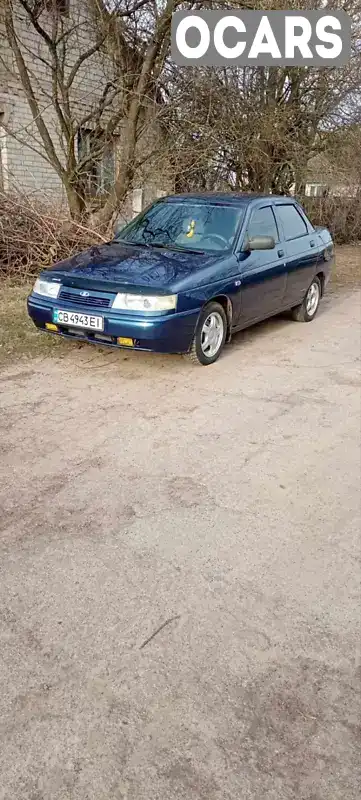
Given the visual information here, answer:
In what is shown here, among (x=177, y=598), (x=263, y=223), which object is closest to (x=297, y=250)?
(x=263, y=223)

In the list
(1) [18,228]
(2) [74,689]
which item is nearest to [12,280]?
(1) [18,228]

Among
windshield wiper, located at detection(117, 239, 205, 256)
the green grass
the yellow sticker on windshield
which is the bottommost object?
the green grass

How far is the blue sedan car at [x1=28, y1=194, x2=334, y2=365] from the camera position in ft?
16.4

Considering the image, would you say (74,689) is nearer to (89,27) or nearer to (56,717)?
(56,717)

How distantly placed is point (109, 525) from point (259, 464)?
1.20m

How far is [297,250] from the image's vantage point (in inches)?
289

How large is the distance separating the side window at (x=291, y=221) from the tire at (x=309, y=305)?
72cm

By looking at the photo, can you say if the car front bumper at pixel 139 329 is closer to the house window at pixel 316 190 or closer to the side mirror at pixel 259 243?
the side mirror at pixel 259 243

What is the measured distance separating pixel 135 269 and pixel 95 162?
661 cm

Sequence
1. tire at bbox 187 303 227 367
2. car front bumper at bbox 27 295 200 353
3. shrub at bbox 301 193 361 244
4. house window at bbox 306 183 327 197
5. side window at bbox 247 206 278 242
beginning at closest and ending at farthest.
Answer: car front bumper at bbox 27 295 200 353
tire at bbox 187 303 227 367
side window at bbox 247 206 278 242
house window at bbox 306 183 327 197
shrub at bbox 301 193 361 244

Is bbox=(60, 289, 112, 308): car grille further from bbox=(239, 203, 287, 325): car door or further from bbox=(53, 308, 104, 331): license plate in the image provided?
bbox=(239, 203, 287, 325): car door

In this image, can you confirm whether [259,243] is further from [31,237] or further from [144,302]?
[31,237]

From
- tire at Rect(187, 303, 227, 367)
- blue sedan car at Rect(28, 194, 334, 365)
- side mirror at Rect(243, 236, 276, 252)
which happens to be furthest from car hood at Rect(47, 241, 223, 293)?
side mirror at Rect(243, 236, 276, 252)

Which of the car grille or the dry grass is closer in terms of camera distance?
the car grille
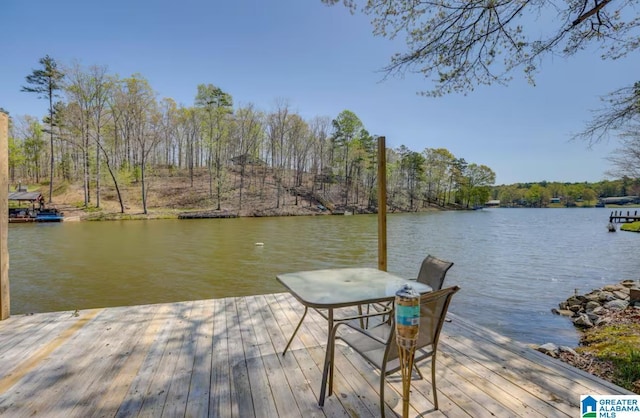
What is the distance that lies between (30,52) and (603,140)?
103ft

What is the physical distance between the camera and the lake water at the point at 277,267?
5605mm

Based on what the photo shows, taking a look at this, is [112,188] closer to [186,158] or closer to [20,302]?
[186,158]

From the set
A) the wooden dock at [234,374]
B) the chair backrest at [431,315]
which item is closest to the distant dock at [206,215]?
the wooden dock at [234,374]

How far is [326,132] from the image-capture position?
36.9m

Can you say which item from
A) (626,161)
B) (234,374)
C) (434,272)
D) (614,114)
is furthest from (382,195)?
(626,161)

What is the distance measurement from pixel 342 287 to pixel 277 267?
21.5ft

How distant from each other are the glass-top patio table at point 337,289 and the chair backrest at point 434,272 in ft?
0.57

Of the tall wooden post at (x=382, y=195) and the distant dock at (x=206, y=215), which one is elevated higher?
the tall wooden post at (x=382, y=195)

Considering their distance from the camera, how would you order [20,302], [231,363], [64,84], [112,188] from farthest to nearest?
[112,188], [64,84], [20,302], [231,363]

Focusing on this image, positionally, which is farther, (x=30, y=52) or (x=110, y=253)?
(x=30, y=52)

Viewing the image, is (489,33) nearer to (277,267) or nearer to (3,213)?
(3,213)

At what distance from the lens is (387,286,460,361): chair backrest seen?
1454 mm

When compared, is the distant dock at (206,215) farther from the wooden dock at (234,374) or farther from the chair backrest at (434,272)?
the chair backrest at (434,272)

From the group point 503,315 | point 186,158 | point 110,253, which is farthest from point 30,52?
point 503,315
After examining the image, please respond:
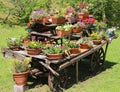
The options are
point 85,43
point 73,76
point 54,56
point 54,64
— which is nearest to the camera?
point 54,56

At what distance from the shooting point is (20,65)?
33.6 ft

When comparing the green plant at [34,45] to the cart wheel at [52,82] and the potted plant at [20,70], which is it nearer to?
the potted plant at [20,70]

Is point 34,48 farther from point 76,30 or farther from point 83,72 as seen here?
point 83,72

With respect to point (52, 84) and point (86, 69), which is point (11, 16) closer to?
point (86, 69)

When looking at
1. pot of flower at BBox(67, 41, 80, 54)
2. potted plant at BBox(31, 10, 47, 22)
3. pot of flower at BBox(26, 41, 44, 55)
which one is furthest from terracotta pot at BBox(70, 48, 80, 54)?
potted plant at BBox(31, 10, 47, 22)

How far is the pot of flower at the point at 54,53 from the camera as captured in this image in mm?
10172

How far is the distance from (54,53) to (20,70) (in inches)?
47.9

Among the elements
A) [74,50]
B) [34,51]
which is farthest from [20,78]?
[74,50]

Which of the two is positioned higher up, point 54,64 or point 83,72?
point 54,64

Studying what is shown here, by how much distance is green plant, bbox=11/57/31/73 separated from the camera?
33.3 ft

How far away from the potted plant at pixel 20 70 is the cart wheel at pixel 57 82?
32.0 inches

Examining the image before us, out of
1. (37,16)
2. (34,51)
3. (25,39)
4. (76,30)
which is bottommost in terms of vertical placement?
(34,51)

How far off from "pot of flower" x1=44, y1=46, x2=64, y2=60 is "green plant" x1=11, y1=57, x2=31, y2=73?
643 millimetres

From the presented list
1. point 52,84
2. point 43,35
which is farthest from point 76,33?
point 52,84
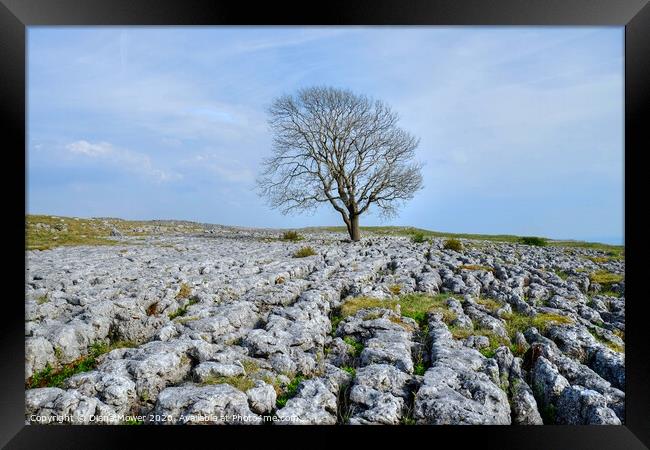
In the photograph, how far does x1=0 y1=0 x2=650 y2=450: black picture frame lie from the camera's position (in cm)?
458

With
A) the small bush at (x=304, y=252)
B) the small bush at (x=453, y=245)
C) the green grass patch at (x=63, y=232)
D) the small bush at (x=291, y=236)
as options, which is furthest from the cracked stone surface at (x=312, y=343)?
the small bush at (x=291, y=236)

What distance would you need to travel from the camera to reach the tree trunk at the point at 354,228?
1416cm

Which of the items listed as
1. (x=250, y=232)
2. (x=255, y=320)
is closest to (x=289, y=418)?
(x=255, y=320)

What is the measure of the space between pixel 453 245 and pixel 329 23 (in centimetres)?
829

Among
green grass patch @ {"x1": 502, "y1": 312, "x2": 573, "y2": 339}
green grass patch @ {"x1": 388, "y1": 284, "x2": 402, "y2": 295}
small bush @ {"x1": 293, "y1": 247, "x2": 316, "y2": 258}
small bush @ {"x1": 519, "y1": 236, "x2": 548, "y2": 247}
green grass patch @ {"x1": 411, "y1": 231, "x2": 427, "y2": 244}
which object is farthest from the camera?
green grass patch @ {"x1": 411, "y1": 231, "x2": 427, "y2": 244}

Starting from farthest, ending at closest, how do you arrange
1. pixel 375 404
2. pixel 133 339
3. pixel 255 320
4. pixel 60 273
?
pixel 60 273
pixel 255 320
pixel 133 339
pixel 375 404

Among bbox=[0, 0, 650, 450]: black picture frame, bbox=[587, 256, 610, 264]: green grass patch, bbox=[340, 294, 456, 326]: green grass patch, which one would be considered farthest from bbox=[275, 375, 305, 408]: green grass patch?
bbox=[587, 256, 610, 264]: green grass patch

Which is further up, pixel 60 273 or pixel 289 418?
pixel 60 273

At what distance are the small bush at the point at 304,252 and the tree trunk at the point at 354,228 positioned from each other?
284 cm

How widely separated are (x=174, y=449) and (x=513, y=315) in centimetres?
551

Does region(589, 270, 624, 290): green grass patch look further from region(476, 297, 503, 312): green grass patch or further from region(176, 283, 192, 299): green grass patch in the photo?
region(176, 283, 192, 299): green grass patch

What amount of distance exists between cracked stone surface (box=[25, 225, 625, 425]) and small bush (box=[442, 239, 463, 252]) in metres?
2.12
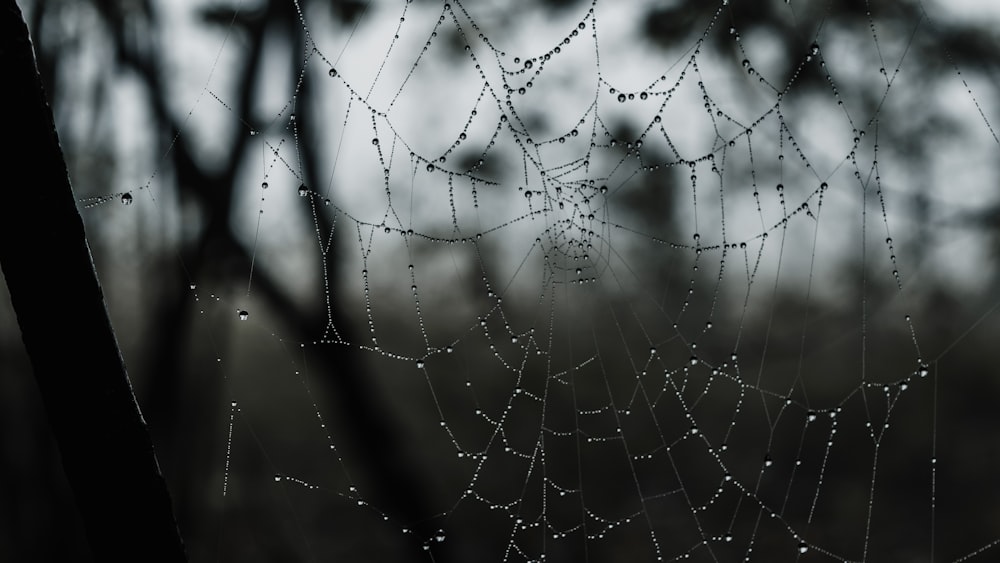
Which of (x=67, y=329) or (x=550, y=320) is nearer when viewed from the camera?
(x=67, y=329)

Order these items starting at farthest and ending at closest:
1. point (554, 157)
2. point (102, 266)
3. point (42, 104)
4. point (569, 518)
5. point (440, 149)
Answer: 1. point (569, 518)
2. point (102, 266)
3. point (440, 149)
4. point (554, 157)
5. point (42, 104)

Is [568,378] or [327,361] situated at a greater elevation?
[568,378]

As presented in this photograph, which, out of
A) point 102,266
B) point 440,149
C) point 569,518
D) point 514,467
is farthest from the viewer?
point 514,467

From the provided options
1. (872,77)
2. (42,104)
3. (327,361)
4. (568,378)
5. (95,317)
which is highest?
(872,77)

#### [Directions]
Reproduce the rows from the line containing "At what distance are" through the end of the rows, substituting "shrub" for each occurrence of "small bush" and changing nothing else. Leave the pictures out.

#### [Exercise solution]
At what distance are the shrub at the point at 304,252 and the tree trunk at the point at 354,228 positioned from each other?
284 cm

How widely separated are (x=174, y=449) and (x=513, y=315) in centimetres?
551

Does region(589, 270, 624, 290): green grass patch look further from region(476, 297, 503, 312): green grass patch or further from region(176, 283, 192, 299): green grass patch in the photo?
region(176, 283, 192, 299): green grass patch

What amount of distance exists between cracked stone surface (box=[25, 225, 625, 425]) and shrub (box=[442, 239, 463, 252]) in metres?
2.12
Which of (x=67, y=329) or (x=550, y=320) is nearer when viewed from the camera?
(x=67, y=329)

Order these items starting at farthest and ending at closest:
1. point (554, 157)
2. point (102, 266)
3. point (42, 104)
4. point (569, 518)
5. point (440, 149)
Answer: 1. point (569, 518)
2. point (102, 266)
3. point (440, 149)
4. point (554, 157)
5. point (42, 104)

Is [568,378] or [327,361] situated at a greater elevation?
[568,378]

As presented in this photograph, which, out of
A) point 102,266
B) point 440,149
C) point 569,518
D) point 514,467
is farthest from the viewer?
point 514,467

From the provided options
1. (872,77)
2. (42,104)
3. (327,361)
4. (568,378)
5. (95,317)
which is highest?
(872,77)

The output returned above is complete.